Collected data
○ ○ ○ ○

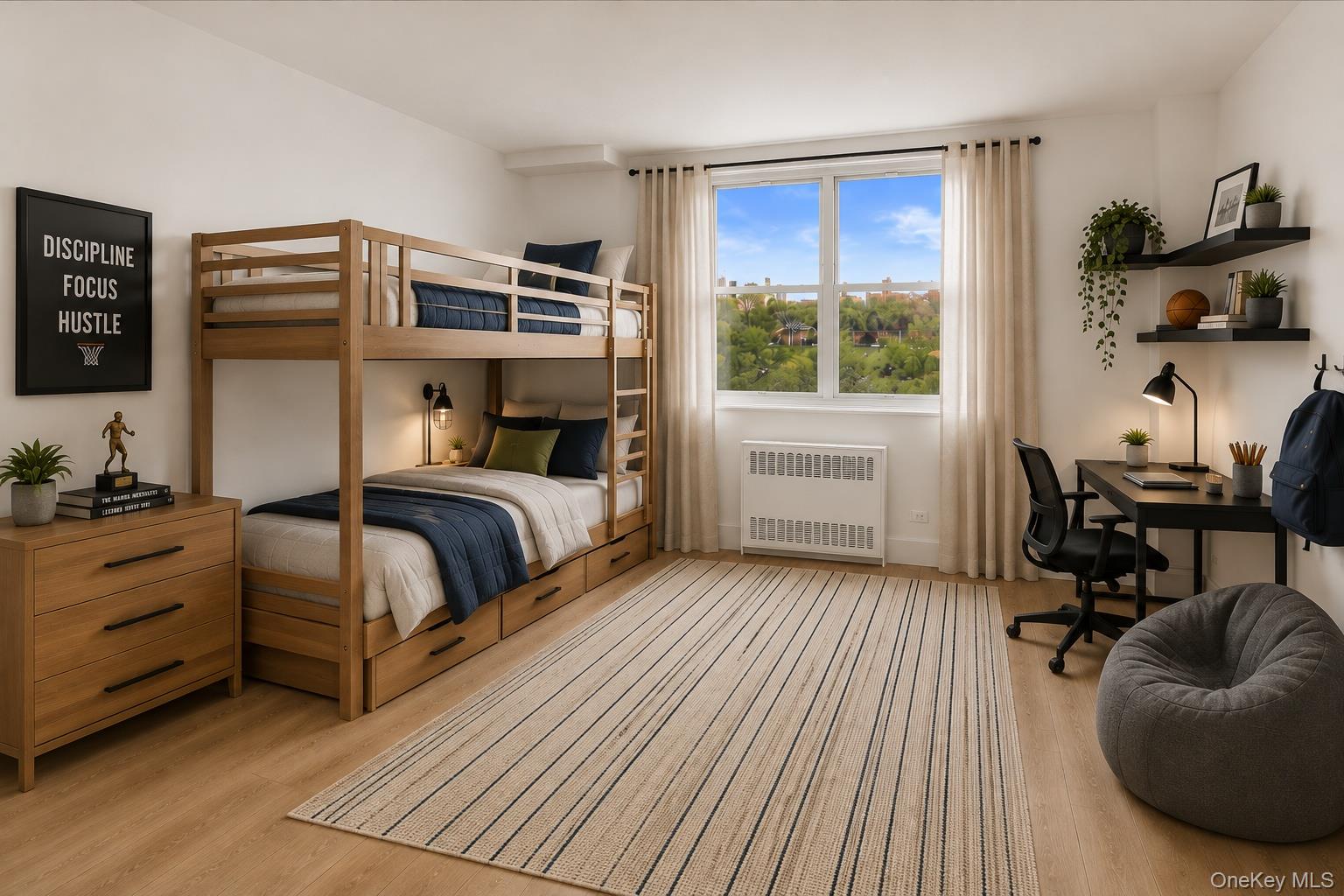 5th image of 880 Boynton Ave, New York, NY 11238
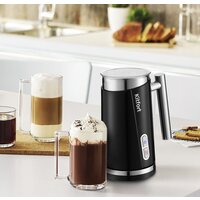 Kitfort KT-751-1 (черный) Image #6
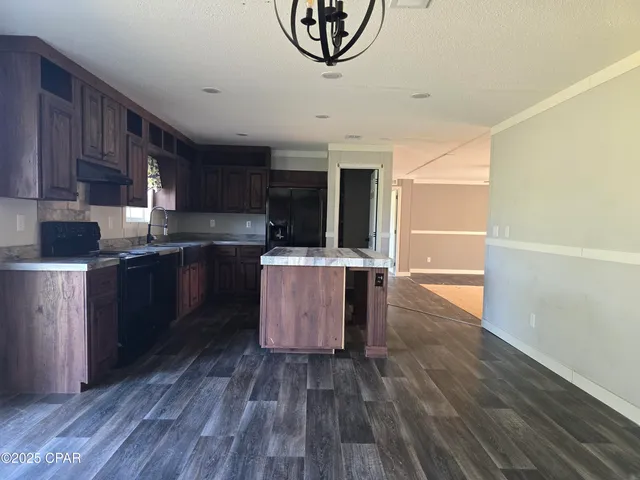 $239,900 | 2187 High Road, Marianna, FL 32448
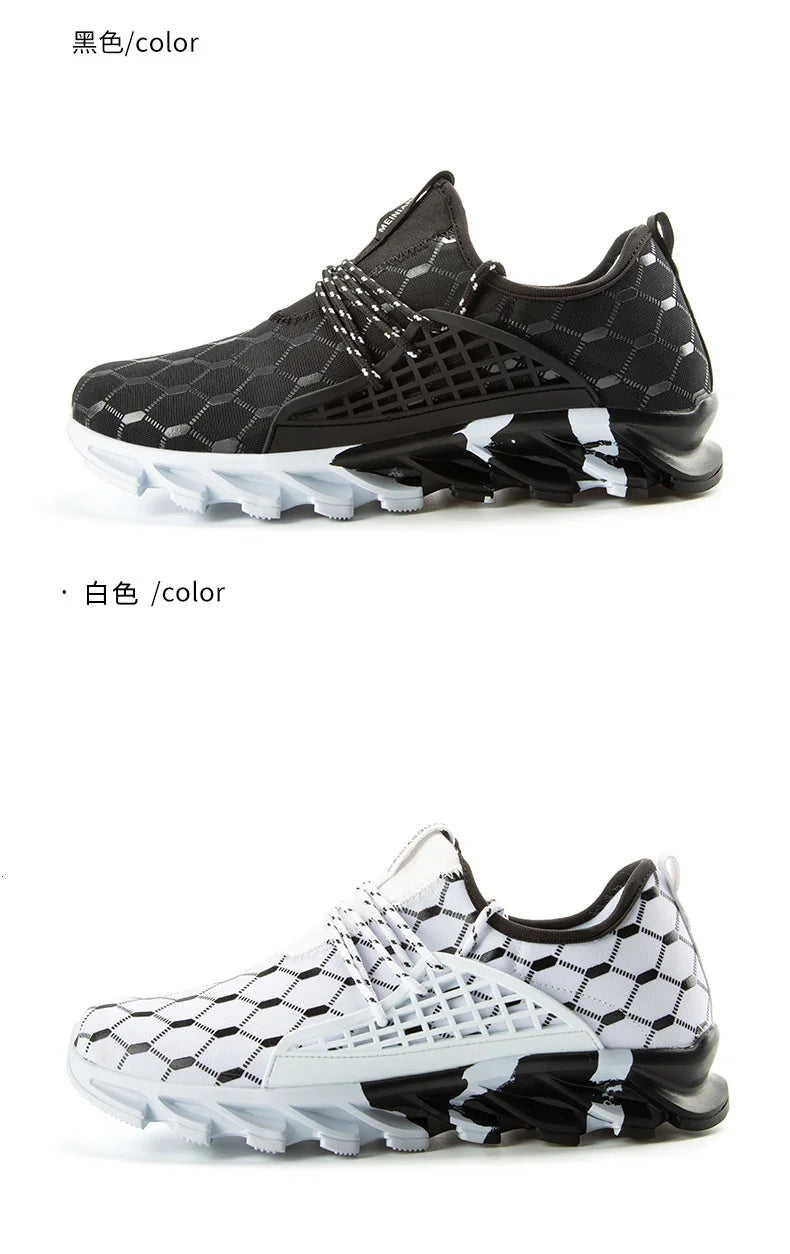 Big Size Men Shoes Light Breathable White Sneakers Men Casual Shoes Spring 2022 New Fashion Comfortable Walking Shoes For Men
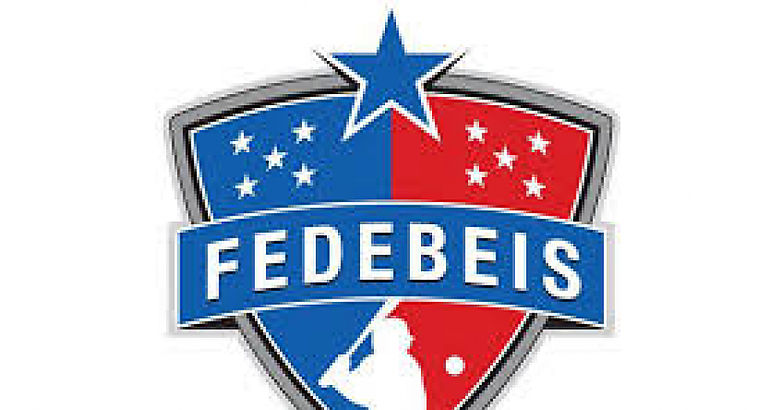 FEDEBEIS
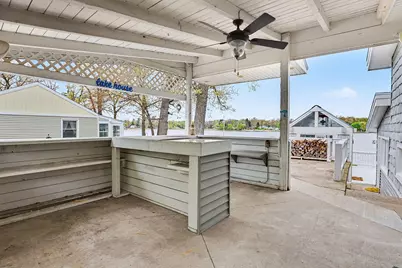 13945 Sunset Shores Drive NE, Cedar Springs, MI 49319 - Photo 35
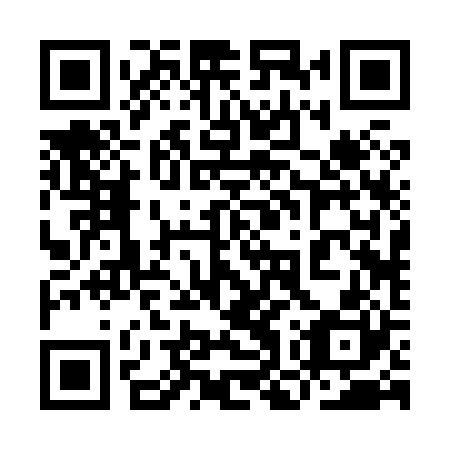 QR code for 9OR 820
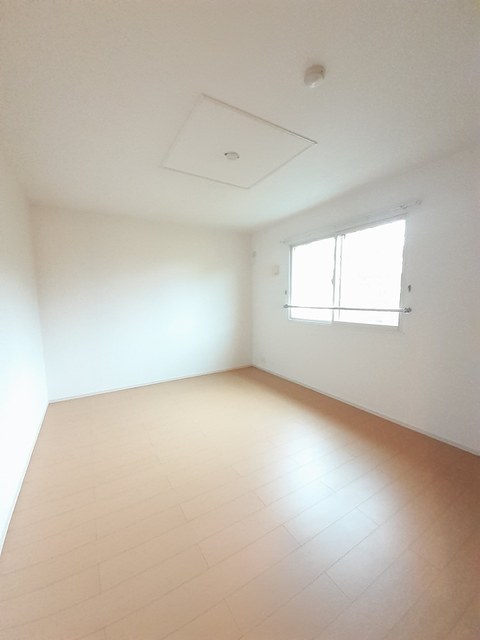 ノイハウスＺ その他2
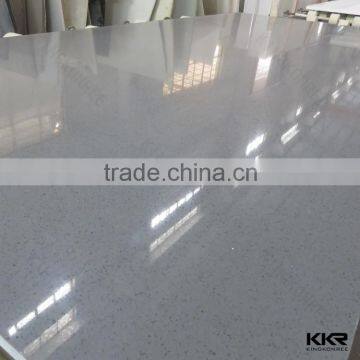 Quartz stone price,engineered quartz stone,quartz stone slabs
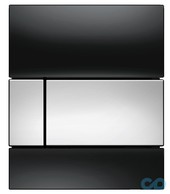 Кнопка змиву для пісуара TЕСЕsquare 9242807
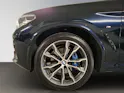BMW X3 M40d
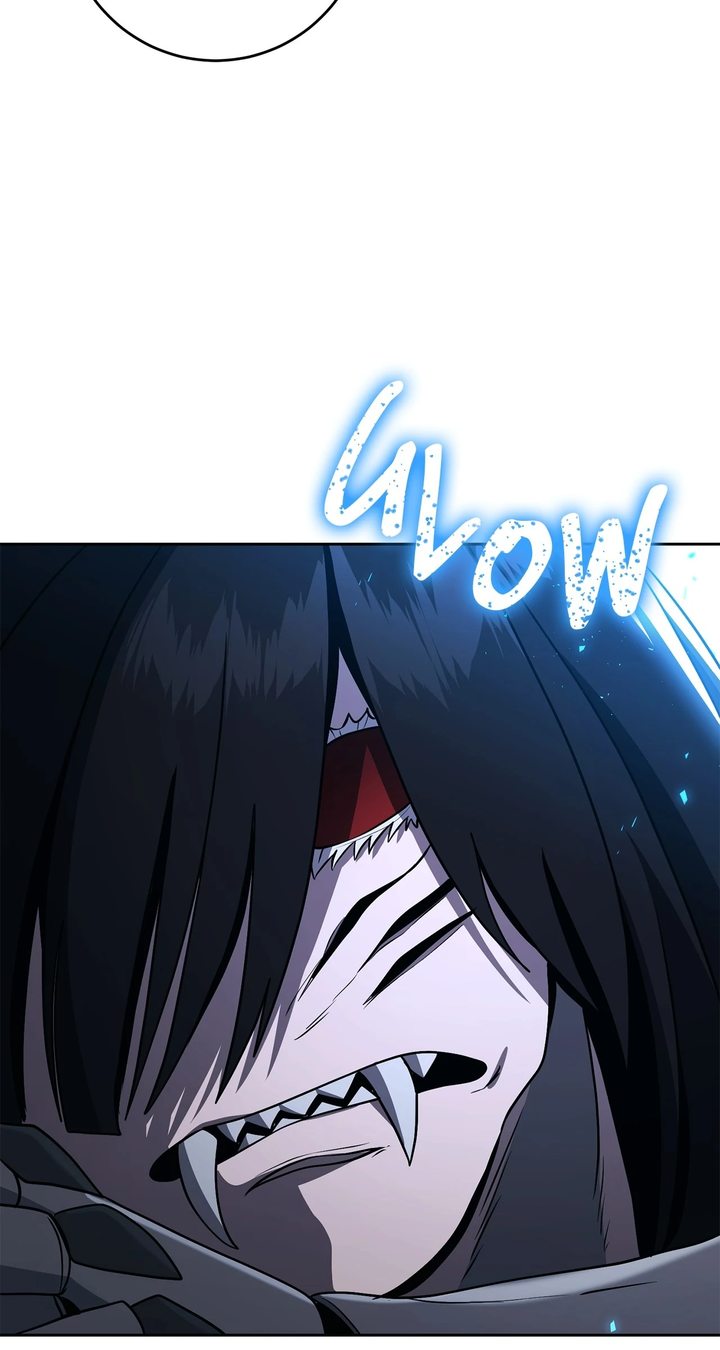 18+ Skeleton Soldier Couldn’t Protect the Dungeon Chapter 308 page 64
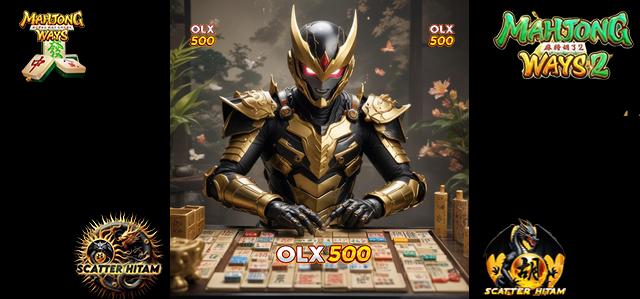 AKUN PRO KAMBOJA SITUS SLOT SERVER KAMBOJA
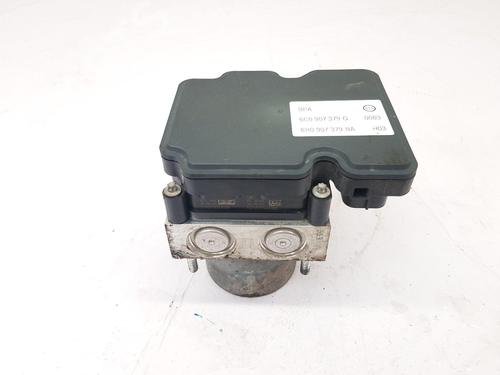 Used ABS pump ABS pump VW POLO V (6R1, 6C1) 1.0 (60 hp) 36464108 36464108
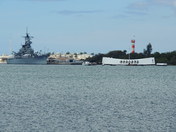 World War II Valor in the Pacific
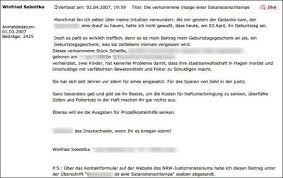 Image result for lastactionseo bing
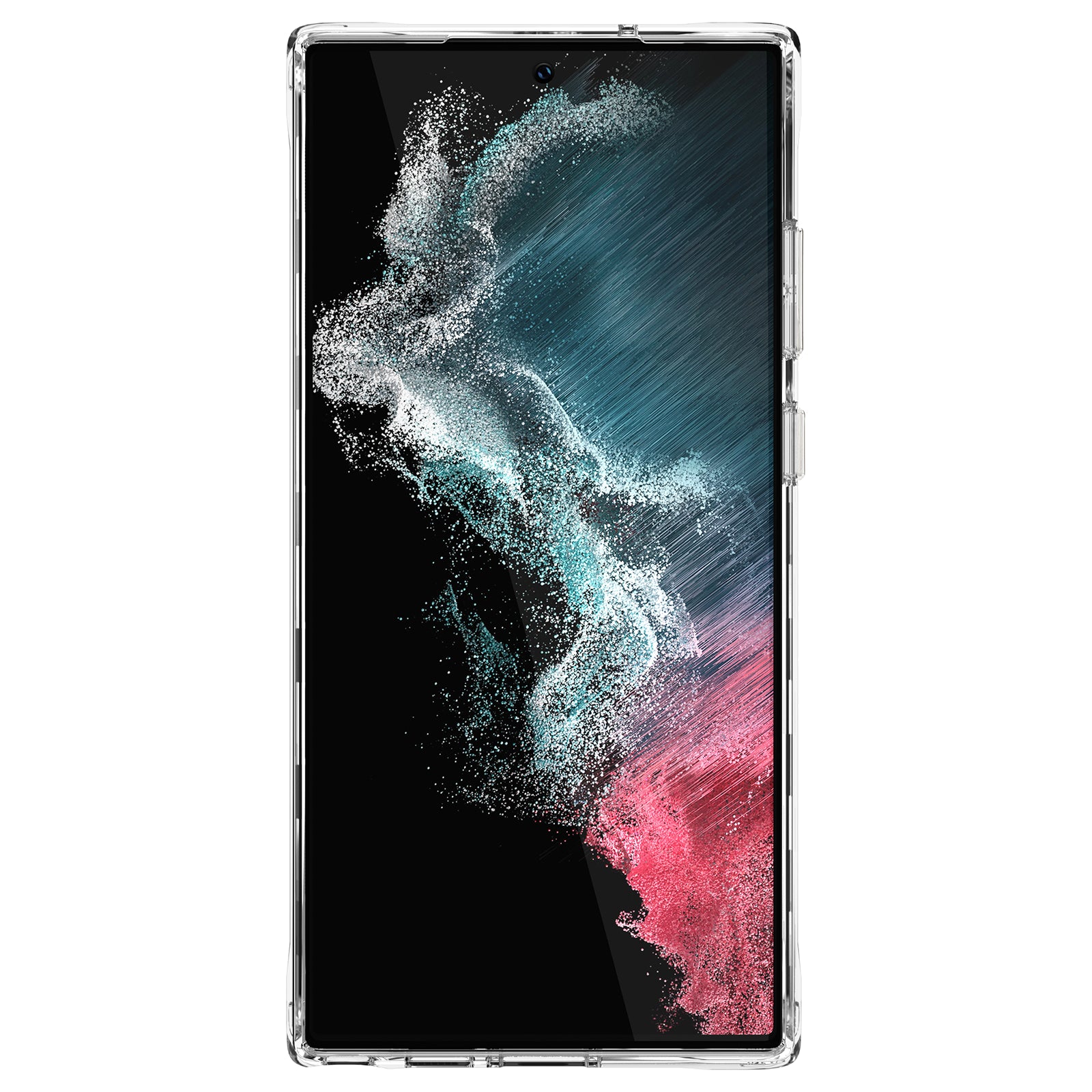 Touch of Pearl Samsung Galaxy Case - Unique Design CASE-MATE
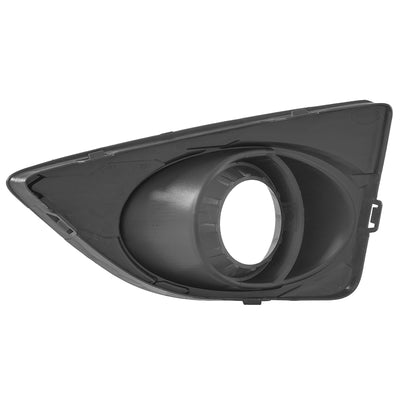 OEM-FLBZ-FO1039120-3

○ ○ ○ ○

* [WHAT NEEDS TO BE DONE]:
Edit the rows above so that every occurrence of "ABS pump" becomes "ABS unit", leaving the rest of each line unchanged, and omit the pictures from your answer.

* [SOLUTION]:
 5th image of 880 Boynton Ave, New York, NY 11238
 Kitfort KT-751-1 (черный) Image #6
 $239,900 | 2187 High Road, Marianna, FL 32448
 Big Size Men Shoes Light Breathable White Sneakers Men Casual Shoes Spring 2022 New Fashion Comfortable Walking Shoes For Men
 FEDEBEIS
 13945 Sunset Shores Drive NE, Cedar Springs, MI 49319 - Photo 35
 QR code for 9OR 820
 ノイハウスＺ その他2
 Quartz stone price,engineered quartz stone,quartz stone slabs
 Кнопка змиву для пісуара TЕСЕsquare 9242807
BMW X3 M40d
 18+ Skeleton Soldier Couldn’t Protect the Dungeon Chapter 308 page 64
 AKUN PRO KAMBOJA SITUS SLOT SERVER KAMBOJA
 Used ABS unit ABS unit VW POLO V (6R1, 6C1) 1.0 (60 hp) 36464108 36464108
 World War II Valor in the Pacific
 Image result for lastactionseo bing
 Touch of Pearl Samsung Galaxy Case - Unique Design CASE-MATE
 OEM-FLBZ-FO1039120-3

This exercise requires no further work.